Question

Threshold wavelength of a metal is \(4000\ \text{Å}\). If light of wavelength \(3000\ \text{Å}\) irradiates the surface, the maximum kinetic energy of photoelectron is

• A. \(1.7\ \text{eV}\)
• B. \(1.6\ \text{eV}\)
• C. \(1.5\ \text{eV}\)
• D. \(1.0\ \text{eV}\)

Hint:

\(hc = 1240\ \text{eV·nm}\) is a useful constant.
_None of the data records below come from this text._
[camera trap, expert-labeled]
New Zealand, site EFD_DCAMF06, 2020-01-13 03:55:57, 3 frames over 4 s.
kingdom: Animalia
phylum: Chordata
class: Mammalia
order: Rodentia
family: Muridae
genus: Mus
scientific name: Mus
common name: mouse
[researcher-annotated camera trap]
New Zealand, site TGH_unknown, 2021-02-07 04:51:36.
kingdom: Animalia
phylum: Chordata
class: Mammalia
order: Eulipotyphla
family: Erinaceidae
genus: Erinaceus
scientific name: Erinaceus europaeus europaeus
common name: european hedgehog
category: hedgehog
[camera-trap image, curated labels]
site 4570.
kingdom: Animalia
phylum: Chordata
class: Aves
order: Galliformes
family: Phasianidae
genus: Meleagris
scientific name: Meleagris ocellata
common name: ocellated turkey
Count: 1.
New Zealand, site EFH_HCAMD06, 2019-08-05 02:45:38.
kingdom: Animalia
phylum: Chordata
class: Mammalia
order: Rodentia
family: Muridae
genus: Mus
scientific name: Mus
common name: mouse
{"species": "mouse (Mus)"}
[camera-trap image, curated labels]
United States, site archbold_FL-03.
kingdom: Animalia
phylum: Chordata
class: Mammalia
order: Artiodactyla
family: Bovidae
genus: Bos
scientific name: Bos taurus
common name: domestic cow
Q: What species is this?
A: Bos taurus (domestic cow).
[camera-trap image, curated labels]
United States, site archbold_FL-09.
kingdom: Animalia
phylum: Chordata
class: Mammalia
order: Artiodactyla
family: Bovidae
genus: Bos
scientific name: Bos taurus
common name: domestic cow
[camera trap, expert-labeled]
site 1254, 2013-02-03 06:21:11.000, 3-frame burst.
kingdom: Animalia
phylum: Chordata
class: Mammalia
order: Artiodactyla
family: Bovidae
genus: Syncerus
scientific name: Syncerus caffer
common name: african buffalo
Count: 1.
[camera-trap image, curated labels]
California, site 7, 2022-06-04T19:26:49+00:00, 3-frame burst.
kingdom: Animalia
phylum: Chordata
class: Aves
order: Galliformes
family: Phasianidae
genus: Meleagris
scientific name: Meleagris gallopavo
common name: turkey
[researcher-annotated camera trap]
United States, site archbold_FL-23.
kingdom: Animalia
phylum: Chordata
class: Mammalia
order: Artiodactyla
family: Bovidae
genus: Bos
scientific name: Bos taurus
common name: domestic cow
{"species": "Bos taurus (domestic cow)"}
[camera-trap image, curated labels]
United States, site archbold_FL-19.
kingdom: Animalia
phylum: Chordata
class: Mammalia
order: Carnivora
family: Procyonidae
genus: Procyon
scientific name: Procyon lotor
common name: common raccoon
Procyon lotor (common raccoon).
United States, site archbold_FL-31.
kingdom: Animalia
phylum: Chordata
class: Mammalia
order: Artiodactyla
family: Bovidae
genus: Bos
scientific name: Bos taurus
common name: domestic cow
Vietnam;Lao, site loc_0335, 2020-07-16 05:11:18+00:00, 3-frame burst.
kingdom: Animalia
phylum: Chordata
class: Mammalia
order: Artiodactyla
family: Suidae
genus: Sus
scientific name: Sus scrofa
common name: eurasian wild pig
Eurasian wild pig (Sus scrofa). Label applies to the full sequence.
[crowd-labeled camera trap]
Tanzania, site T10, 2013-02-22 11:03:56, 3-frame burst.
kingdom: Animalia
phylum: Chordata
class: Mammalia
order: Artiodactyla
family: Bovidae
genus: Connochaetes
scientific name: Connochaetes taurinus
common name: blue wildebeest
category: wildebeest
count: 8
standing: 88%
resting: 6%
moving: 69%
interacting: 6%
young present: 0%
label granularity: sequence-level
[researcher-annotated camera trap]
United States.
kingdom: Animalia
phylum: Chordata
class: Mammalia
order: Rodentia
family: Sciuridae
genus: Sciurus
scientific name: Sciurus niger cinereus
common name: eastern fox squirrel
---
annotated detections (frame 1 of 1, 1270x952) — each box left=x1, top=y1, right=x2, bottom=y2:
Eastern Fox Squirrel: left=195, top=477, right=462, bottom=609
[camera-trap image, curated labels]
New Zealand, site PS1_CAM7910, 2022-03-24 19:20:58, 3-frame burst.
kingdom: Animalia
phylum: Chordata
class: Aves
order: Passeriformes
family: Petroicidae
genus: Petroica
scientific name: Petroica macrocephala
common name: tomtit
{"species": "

Here, \(K_{\text{max}} = 1240\left(\frac{1}{300} - \frac{1}{400}\right) = 1240 \times \frac{1}{1200} \approx 1.03\ \text{eV}\).

Answer 1

The Correct Option is D

Step 1: Understanding the Concept:
Einstein's photoelectric equation: \(K_{\text{max}} = \frac{hc}{\lambda} - \frac{hc}{\lambda_0}\).
Step 2: Detailed Explanation:
\(\lambda_0 = 4000\ \text{Å} = 4 \times 10^{-7}\ \text{m}\), \(\lambda = 3000\ \text{Å} = 3 \times 10^{-7}\ \text{m}\).
\(K_{\text{max}} = hc\left(\frac{1}{\lambda} - \frac{1}{\lambda_0}\right) = 6.63 \times 10^{-34} \times 3 \times 10^8 \times \left(\frac{1}{3 \times 10^{-7}} - \frac{1}{4 \times 10^{-7}}\right)\)
= \(19.89 \times 10^{-26} \times \left(3.33 \times 10^6 - 2.5 \times 10^6\right) = 19.89 \times 10^{-26} \times 0.83 \times 10^6\)
= \(1.65 \times 10^{-19}\ \text{J} = \frac{1.65 \times 10^{-19}}{1.6 \times 10^{-19}} = 1.03\ \text{eV} \approx 1.0\ \text{eV}\).
Step 3: Final Answer:
Thus, \(K_{\text{max}} = 1.0\ \text{eV}\).